The expression for $\overrightarrow{MN}$ uses only the midpoint definition and the identity $b+d-a-c=(b-a)+(d-c)$, which holds by direct regrouping of terms.

The expression for $\overrightarrow{PQ}$ depends on rewriting $d-a$ as $u+v+w$, which follows from $d-a=(d-c)+(c-b)+(b-a)$, ensuring the cyclic decomposition of the quadrilateral is preserved.

The transition from $(u+w)\cdot(u+2v+w)=0$ to $s\cdot(s+2v)=0$ introduces no loss of information since $s=u+w$ is a direct substitution.

The final step uses the identity $|x+y|^2=|x|^2+|y|^2+2x\cdot y$, applied to $x=s$ and $y=v$, which is valid in any Euclidean plane via the dot product structure.

Alternative Approaches

A synthetic approach replaces vectors with affine geometry and uses the midpoint parallelogram theorem, interpreting $MN$ and $PQ$ as diagonals of a midline quadrilateral formed by the four midpoints. The perpendicularity condition can then be translated into equality of projections of opposite sides, leading to $|AD|=|BC|$.

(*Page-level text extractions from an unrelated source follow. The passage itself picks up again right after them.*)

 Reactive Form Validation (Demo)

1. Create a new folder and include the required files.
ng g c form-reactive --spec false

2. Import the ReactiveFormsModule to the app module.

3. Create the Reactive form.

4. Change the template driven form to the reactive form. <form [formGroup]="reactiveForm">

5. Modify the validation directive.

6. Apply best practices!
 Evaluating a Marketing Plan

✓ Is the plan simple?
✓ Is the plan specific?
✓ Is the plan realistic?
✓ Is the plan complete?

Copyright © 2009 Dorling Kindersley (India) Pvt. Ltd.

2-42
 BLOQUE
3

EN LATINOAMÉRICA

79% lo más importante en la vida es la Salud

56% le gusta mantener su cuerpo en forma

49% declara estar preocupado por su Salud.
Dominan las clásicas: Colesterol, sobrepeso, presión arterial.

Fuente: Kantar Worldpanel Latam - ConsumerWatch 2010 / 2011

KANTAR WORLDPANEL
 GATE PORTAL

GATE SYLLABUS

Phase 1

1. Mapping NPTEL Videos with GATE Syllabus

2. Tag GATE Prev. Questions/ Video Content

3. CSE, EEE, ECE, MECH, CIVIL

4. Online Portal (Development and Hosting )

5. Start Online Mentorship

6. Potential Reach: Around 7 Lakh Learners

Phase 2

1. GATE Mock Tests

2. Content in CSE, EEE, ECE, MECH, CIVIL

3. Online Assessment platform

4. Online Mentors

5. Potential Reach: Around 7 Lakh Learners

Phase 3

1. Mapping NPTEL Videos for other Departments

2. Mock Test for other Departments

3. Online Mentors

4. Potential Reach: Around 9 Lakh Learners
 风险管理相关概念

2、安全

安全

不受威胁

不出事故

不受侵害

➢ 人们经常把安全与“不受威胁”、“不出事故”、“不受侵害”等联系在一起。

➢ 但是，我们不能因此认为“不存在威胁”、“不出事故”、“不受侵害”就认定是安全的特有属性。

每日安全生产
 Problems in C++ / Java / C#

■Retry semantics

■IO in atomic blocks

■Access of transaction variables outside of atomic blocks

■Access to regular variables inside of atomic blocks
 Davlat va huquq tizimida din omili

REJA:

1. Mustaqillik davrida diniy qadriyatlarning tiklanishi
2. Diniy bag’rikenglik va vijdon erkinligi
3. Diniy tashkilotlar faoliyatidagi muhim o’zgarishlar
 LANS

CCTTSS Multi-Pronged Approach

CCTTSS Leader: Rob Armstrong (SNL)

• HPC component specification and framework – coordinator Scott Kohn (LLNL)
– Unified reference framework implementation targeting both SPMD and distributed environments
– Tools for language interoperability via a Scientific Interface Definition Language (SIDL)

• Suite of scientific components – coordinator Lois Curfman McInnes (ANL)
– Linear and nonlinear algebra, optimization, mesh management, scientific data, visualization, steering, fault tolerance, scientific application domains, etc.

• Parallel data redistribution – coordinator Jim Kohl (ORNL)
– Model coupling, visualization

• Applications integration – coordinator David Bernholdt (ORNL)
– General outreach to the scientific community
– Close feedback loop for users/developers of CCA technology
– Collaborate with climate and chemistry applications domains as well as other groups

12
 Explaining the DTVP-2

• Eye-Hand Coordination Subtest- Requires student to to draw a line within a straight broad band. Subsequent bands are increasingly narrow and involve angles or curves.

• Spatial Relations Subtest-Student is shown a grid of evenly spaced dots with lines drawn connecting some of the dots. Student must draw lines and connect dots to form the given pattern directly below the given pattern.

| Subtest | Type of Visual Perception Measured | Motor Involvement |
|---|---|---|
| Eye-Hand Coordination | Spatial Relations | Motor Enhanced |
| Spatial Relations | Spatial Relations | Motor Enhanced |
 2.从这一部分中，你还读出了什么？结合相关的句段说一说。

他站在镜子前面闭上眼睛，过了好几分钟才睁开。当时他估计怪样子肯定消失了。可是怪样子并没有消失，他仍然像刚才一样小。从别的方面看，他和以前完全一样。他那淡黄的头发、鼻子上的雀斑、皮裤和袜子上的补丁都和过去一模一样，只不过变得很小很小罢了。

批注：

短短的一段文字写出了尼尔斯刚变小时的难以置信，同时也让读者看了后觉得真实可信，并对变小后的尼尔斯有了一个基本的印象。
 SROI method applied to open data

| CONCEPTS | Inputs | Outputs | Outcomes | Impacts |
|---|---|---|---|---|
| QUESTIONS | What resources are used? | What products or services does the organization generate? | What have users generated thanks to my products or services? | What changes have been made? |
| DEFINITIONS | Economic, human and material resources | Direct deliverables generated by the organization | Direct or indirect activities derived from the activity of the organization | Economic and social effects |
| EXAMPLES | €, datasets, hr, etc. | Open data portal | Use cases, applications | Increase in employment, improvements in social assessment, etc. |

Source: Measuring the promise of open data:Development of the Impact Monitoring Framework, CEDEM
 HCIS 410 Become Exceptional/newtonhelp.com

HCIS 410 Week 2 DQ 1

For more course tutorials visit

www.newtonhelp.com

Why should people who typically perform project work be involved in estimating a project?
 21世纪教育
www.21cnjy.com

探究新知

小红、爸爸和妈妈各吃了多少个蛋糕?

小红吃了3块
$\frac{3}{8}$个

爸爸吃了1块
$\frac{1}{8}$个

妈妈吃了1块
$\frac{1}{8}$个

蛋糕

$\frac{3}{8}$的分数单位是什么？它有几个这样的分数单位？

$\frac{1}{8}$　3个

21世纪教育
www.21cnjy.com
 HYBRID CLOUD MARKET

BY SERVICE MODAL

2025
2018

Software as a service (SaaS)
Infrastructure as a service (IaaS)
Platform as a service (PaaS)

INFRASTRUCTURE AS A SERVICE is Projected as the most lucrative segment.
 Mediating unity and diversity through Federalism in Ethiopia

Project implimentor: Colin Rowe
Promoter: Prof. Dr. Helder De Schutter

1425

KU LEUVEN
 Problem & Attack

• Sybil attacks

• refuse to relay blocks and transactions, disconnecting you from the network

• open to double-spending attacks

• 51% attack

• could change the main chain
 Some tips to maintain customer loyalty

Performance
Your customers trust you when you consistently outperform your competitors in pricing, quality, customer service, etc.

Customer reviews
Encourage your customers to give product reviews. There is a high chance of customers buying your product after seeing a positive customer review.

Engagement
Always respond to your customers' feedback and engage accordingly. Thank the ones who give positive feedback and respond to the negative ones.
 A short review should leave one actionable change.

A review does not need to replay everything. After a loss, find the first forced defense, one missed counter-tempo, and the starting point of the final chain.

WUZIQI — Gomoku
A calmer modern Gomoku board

A complex-number formulation is also possible by placing the quadrilateral in $\mathbb{C}$ and expressing midpoints as arithmetic means; perpendicularity becomes a condition on imaginary parts of products, which again reduces to a symmetric identity between $AD$ and $BC$.